A utilização das identidades macroeconómicas, da poupança e investimento, da oferta e procura, dos balanços setoriais, a cada momento, só é válida com o truque contabilístico de incluir a variação indesejada dos inventários dentro do investimento, que em rigor deveria cingir-se ao investimento fixo pretendido e à alteração de inventários intencionada.

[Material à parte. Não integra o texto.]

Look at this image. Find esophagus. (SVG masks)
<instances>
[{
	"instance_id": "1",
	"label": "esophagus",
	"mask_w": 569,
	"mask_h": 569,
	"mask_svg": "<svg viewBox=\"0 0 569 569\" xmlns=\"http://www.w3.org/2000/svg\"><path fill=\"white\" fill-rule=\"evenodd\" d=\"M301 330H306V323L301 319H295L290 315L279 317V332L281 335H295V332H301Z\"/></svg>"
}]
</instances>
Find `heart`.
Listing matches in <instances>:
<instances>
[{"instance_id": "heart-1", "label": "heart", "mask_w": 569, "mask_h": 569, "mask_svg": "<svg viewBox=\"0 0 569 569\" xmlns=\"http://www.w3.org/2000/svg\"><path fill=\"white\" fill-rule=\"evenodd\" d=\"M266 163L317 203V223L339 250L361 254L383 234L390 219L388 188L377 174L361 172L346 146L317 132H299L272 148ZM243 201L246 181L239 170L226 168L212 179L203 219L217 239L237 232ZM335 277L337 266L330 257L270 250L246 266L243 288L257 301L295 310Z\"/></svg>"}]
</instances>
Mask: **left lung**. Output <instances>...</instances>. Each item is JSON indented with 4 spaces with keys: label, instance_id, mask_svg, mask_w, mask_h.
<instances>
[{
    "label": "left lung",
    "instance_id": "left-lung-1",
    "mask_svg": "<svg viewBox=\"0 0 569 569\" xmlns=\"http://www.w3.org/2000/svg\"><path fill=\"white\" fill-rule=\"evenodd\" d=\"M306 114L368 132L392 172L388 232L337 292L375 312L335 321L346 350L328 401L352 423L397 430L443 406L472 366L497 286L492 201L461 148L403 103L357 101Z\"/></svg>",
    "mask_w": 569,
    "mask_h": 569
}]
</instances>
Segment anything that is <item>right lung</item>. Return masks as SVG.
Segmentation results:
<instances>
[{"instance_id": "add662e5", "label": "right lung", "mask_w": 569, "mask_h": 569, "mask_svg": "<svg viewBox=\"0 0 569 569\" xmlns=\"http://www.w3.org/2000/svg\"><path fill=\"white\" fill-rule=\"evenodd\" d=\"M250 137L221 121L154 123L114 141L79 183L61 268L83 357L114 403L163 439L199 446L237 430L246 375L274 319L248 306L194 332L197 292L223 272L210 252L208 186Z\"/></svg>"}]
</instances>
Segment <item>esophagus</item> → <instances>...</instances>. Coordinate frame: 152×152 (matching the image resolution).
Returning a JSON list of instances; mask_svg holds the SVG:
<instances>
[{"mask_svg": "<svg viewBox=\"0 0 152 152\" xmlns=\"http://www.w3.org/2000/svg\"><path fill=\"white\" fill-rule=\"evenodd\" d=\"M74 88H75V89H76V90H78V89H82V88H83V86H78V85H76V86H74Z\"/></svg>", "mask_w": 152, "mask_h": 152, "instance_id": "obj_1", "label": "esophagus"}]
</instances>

Ou seja, de transportar o desequilíbrio para dentro de uma variável, de modo a obter, artificialmente, a igualdade.
Não basta repetir três ou quatro vezes que se trata de identidades para validar, de forma quase tautológica, as suas implicações, porque são identidades contabilísticas que, com o “truque” mencionado, acomodam quaisquer saldos dos três setores.
As implicações extraídas da consideração dos balanços setoriais são relevantes e pertinentes, mas é preciso, por assim dizer, dar tempo suficiente “para que funcionem”, com a gravitação da oferta e procura em torno uma da outra, ou, equivalentemente, com a oscilação dos inventários indesejados em torno de zero, que tem a sua morosidade.
A economia neoclássica, com o absurdo habitual, assume que o equilíbrio é instantâneo e permanente e a tradição keynesiana geralmente oferece a si própria o luxo de ignorar o problema.
Receio bem que discordaríamos muito mais quanto à ficção da taxa de câmbio natural da economia, se por isso se entender a que equilibra o comércio externo, com um saldo nulo, que nem sequer valor normativo tem, dado os fundamentos em que assenta (a irrealista teoria ricardiana das vantagens comparativas) e o flagrante desmentido empírico da persistência, longa persistência, dos défices (e inversamente dos excedentes) comerciais no mundo, seja em países que adotaram uma moeda comum, seja em países que têm moeda própria, qualquer que seja o regime de câmbio.
Não obstante, apesar das prováveis diferenças de análise, concordo com o absurdo, e a violência para a economia portuguesa, que significa manter uma moeda fundamentalmente ajustada, ao longo do tempo, à capacidade produtiva e exportadora, aos níveis de produtividade e ao perfil comercial, de países como a Alemanha.
HM
Mas o que tem o Euro a ver com os desequilíbrios macroeconómicos portugueses? Eles existiam tanto no tempo do padrão ouro como no das flutuações cambiais.
As formas de lidar com o problema estão todas fora dessas limitadas quatro. Desvalorizar a moeda leva ao Zimbabwe e no futuro à adopção unilateral do Euro ou Dólar ou qualquer outra moeda estável. Se as importações estão elevadas há é que aumentar as exportações. Estagnação económica é o resultado de défices orçamentais continuados. Défices orçamentais continuados não são resultado de opções cambiais mas sim de opções de gastar mais do que se angaria.
A continuada insistência em culpabilizar outros só desvia a atenção do verdadeiro problema, o da economia e administração portuguesas serem pouco eficientes e competitivas. Isso é que é preciso resolver.
No meu comentário acima, quando me referi à poupança do setor privado, especifiquei entre parêntesis que se tratava do rendimento disponível (isto é, após os impostos) das famílias e das empresas "menos o consumo", mas deveria ter dito "menos as suas despesas", de consumo e investimento.
HM
Caro António Silva, a moeda única é um colete que restringe políticas económicas. Disso não deve haver dúvidas.
E não vale a pena "chamar o Zimbabwe".
O que é que propõe para aumentar a competitividade da nossa economia? Aumentar as exportações não é uma coisa que dependa muito da nossa vontade...sobretudo a curto prazo.